- [Исходный отрывок]

◆ ◆ ◆ ◆ ◆ ◆ ◆

Прощаться было очень тягостно: и не всех увидели, и не поговорили как следует, не съездили в монастыри Косово и Метохии. Мудрая жена сказала, что, быть может, Бог нас отвел от чего-то очень плохого, если не позволил в этот раз прикоснуться к очень хорошему. А жена у меня действительно мудрая, и спорить с ней вредно.
Новичкам везде у нас дорога
В каждую свою поездку в Сербию мы стараемся брать кого-нибудь «новенького» — священника ли, музыканта, коллег-журналистов или писателей, — чтобы, «заразившись» Сербией, люди поняли на своем опыте: русские не одни, есть те, кому небезразличны наши кровные и духовные связи. Ни разу не подводило наблюдение: единожды побывав здесь, а уж особенно в Косово и Метохии, человек стремится приехать сюда вновь, и уже не как турист или путешественник, а как свой, родной. И это родство оказывает благое воздействие на душу. Например, некоторые мои друзья, доселе относившиеся к Православию отстраненно («что я там в ваших золотых куполах не видел»), окунувшись в действительную — непарадную — жизнь христиан в Косово, где своими глазами видели последствия гонений, разговаривали с гонимыми, всерьез начинают задумываться о Боге, понимая, что купола куполами, но это — далеко не всё, что они знали о Православии. Если честно, то это главная цель всех моих поездок сюда.

◆ ◆ ◆ ◆ ◆ ◆ ◆

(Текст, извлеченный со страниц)
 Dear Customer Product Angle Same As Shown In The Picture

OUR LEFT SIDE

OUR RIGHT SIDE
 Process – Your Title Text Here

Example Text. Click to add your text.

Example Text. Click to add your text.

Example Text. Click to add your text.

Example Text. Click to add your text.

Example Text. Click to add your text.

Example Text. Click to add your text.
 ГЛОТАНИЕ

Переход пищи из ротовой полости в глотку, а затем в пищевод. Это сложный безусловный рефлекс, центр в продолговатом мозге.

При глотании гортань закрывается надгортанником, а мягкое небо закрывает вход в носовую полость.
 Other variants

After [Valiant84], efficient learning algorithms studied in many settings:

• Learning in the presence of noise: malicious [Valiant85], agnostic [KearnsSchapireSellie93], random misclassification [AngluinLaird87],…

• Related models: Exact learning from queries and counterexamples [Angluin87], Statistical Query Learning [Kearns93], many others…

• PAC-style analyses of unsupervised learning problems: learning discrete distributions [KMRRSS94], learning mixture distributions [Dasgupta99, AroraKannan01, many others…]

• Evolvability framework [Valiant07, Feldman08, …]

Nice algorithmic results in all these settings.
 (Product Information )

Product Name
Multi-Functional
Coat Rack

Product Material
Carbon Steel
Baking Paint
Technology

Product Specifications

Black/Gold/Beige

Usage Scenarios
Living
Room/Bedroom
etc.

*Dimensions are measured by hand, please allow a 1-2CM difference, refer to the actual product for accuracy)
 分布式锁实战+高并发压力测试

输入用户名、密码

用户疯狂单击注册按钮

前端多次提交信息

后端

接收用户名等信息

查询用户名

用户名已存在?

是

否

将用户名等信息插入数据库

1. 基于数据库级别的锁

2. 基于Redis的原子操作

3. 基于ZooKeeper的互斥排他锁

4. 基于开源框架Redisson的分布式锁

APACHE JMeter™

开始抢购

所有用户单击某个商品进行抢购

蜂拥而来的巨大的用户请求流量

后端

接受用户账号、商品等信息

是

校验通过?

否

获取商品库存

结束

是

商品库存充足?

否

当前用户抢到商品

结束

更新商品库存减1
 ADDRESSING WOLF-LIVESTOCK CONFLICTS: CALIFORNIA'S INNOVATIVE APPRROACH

◆ ◆ ◆ ◆ ◆ ◆ ◆

- [Задания]
(a) Кого, согласно отрывку о поездках в Сербию, автор старается брать с собой в каждую такую поездку?
(b) Продолжите текст о поездках в Сербию с того места, где он заканчивается.
Записи здесь никакой роли не играют.

- [Ответы на задания]
(a) Кого-нибудь «новенького»: священника, музыканта, коллег-журналистов или писателей.

(b)
Так вот, в этот раз мы хотели приехать в Косово с журналистами Родионом Денисовым из Эстонии и Юрием Алексеевым из Латвии. Родион, подтверждая правило, ехал сюда уже в четвертый раз, а Юрий еще ни разу не был. Обладатели паспортов Европейского Союза, ребята снисходительно шутили на встрече в Скопье, мол, да, не везет тебе с русским паспортом. Потом предложили: а давай мы тебя, что называется, «прикроем»: возьмем в машину, помашем на контроле своими паспортами, и всё будет хорошо — ведь большинство стран ЕС признает «независимое Косово», значит, и контроля особого не будет. Собрав остатки интеллекта и помня о качающихся перед глазами наручниках, с грустью отказался от такой авантюры. Заодно напомнил коллегам: «Ребята, у вас паспорта ЕС, но фамилии в них, уж извините, внимание привлекают: русские вы какие-то оба». — «Да перестань ты, чего там!» — «Э, нет. Простите, как ни тяжело, ни горько, рисковать не буду». На том и расстались: мы поехали по монастырям остальной Сербии, а коллеги целую неделю колесили по Косово и Метохии. Везет!
«Как я учил олбанский»
Я сказал, что мой вариант косоварского гостеприимства был самым легким, упомянул и слова мудрой жены о том, что Бог нас, возможно, отвел от чего-то плохого. Даю слово своим коллегам, которые в своих репортажах подтверждают это. Итак, Юрий Георгиевич Алексеев:
«Случилось так, что занесло меня по журналистским делам в построенную на натовских бомбардировках «частично признанную» Республику Косово. И там меня повязали по всем законам детективного жанра…
Ровно неделю путешествовали мы с журналистом из Эстонии Родионом Денисовым по этой свежесотворенной независимой стране. Собирали материал на тему «как живут косовские сербы после войны». Встречались с активистами сербских общин, с православными священниками, с монахами сербских монастырей. Набрали материала — вагон.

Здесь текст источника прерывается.